### TASK DETAILS
Below are records with pictures. Transcribe exactly, and only, the lines from the line with "Vinhos do Brasil - Campanha Gaúcha" to the line with "Aichtal: Ein Wald voller Fratzen", both ends included, but not the pictures.

### DATA EXTRACT
....

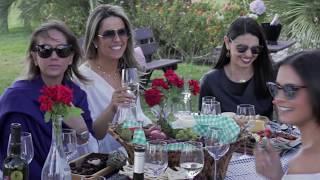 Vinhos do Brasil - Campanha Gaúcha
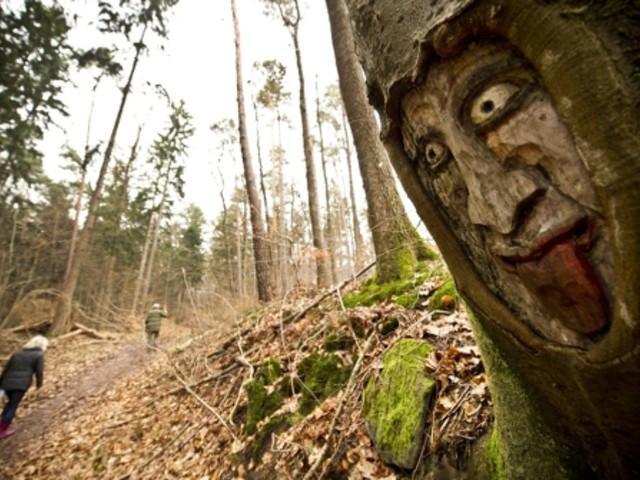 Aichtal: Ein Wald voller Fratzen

....

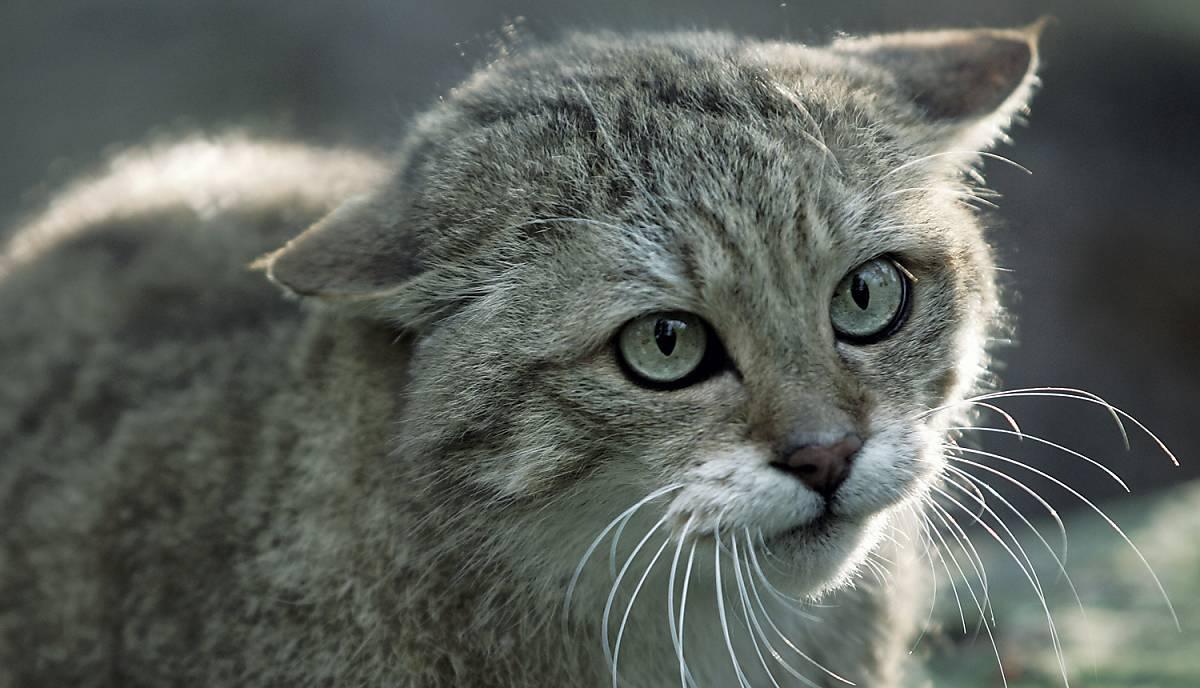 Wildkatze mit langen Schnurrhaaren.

....

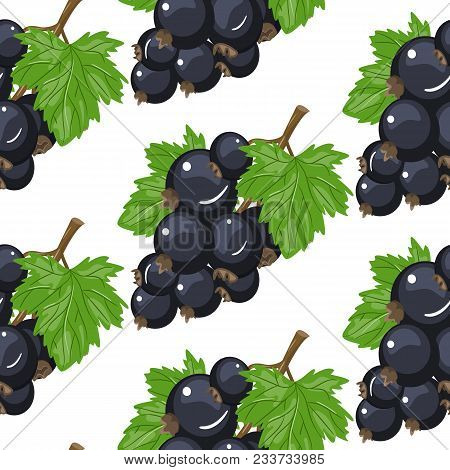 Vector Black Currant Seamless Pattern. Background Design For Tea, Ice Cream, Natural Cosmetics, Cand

....

### SOLUTION FOR THIS EXERCISE
 Vinhos do Brasil - Campanha Gaúcha
 Aichtal: Ein Wald voller Fratzen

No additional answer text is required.